→ **INPUT DATA**
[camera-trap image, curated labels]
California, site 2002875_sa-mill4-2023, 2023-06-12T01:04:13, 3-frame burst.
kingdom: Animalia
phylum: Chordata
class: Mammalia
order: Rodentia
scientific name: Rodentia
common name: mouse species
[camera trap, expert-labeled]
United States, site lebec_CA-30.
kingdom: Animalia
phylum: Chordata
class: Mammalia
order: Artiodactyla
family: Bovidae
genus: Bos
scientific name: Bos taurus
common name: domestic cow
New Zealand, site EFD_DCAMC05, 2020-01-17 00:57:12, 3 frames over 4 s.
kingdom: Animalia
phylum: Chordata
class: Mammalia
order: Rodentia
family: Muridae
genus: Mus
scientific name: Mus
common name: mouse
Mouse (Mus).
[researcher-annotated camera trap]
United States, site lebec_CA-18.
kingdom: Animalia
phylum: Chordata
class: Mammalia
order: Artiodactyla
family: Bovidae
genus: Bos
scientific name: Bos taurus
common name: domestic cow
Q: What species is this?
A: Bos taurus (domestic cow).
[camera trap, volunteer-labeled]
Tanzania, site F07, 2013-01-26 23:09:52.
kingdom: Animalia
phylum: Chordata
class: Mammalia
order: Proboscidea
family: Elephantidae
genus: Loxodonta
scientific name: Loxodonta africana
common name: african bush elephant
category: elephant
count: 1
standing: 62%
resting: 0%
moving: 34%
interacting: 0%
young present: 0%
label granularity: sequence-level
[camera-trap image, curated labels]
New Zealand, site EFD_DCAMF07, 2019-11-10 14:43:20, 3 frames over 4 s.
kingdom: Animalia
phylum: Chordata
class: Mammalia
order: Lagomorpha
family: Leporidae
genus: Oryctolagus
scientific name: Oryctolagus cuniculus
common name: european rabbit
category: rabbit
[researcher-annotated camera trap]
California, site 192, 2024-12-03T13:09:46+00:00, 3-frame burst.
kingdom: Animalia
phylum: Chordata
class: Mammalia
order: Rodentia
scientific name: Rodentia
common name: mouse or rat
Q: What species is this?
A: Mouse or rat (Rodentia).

→ **EXERCISE PROMPT**
Beginning with the line that contains "label granularity: sequence-level", retype every remaining line of the listing exactly, ending with the last one.

→ **SOLUTION TO THIS EXERCISE**
label granularity: sequence-level
[camera-trap image, curated labels]
New Zealand, site EFD_DCAMF07, 2019-11-10 14:43:20, 3 frames over 4 s.
kingdom: Animalia
phylum: Chordata
class: Mammalia
order: Lagomorpha
family: Leporidae
genus: Oryctolagus
scientific name: Oryctolagus cuniculus
common name: european rabbit
category: rabbit
[researcher-annotated camera trap]
California, site 192, 2024-12-03T13:09:46+00:00, 3-frame burst.
kingdom: Animalia
phylum: Chordata
class: Mammalia
order: Rodentia
scientific name: Rodentia
common name: mouse or rat
Q: What species is this?
A: Mouse or rat (Rodentia).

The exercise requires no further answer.